High frequency of Machado-Joseph disease identified in southeastern Chinese kindreds with spinocerebellar ataxia

Abstract

Background: Machado-Joseph disease (MJD), caused by a CAG repeat expansion located in exon10 of the ATXN3 gene, is now regarded as one of the most common spinocerebellar ataxia (SCA) in the world. The relative frequency of MJD among SCA has previously been estimated at about 50% in the Chinese population and has been reported to be related to the frequency of large normal alleles in some populations. Taq polymerase has been used for PCR in nearly all studies reported previously.

Methods: Normal and expanded alleles of ATXN3 were detected via PCR using LA Taq DNA polymerase (better for GC-rich sequences) and denaturing polyacrylamide gel electrophoresis in 150 normal individuals and 138 unrelated probands from autosomal dominant SCA families. To compare reaction efficiency, 12 MJD patients' expanded alleles were amplified with La Taq and Taq polymerase respectively in the same amplifying systems and reaction conditions.

Results: Normal alleles ranged from 12 to 42 CAG repeats. The most common allele contained 14 repeats with a frequency of 23.3%, which corroborates previous reports. The frequency of large normal alleles (>27 repeats) was 0.28, which was very high relative to previous reports. The frequency of MJD in SCA patients was 72.5%, which was significantly higher than those in previous reports about the Chinese and other Asian populations. This frequency was one of the highest reported worldwide, with only Portuguese and Brazilian populations exhibiting higher proportions. All 12 expanded alleles were amplified in PCR with La Taq polymerase, whereas only 2 expanded alleles were amplified with Taq polymerase.

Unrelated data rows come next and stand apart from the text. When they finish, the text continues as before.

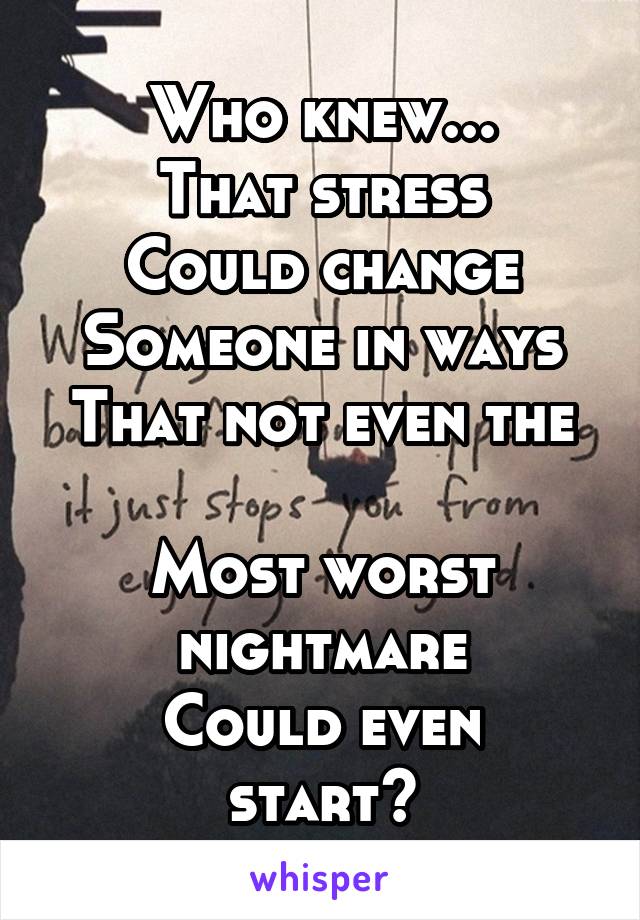 Who knew...
That stress
Could change
Someone in ways
That not even the 
Most worst nightmare
Could even start?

Conclusion: We have first reported the highest relative frequency of MJD in Asia, and we attribute this high frequency to a more efficient PCR using LA Taq polymerase and hypothesized that large ANs may act as a reservoir for expanded alleles in the Southeastern Chinese population.

Figure 1

Distribution of the SCA families in the present study. The numbers in parentheses indicate numbers of MJD families/numbers of SCA families. (Reproduced with permission from http://nfgis.nsdi.gov.cn)

Figure 2

Distribution of the CAG repeats in 300 ANs from 150 healthy Chinese individuals. The numbers upon the column indicate the number of allele.

Figure 3

The polyacrylamide gel electrophoresis analysis of ANs (A) and alleles of SCA patients (B). In figure 2A, lanes 1-5 were normal individuals. The black line indicates the upper limit of ANs. In figure 2B, lanes 1, 3, 4, and 5 were MJD patients; lane 2 was an SCA patient, but not a MJD patient. The black line indicates the place of the lower limit of expanded alleles. M: pGEM-3Zf (+) DNA-Hae III marker.

Figure 4

Chromatograms of the AN with 14 CAG (A) and the expanded allele with 81 CAG (B).

Figure 5

The agarose gel electrophoresis analysis of alleles of MJD patients. Lanes 1-12 were all MJD patients and were the same patients in A and B. A: The alleles were amplified with Taq polymerase. B: The alleles were amplified with LA Taq polymerase. M: DL2000 marker.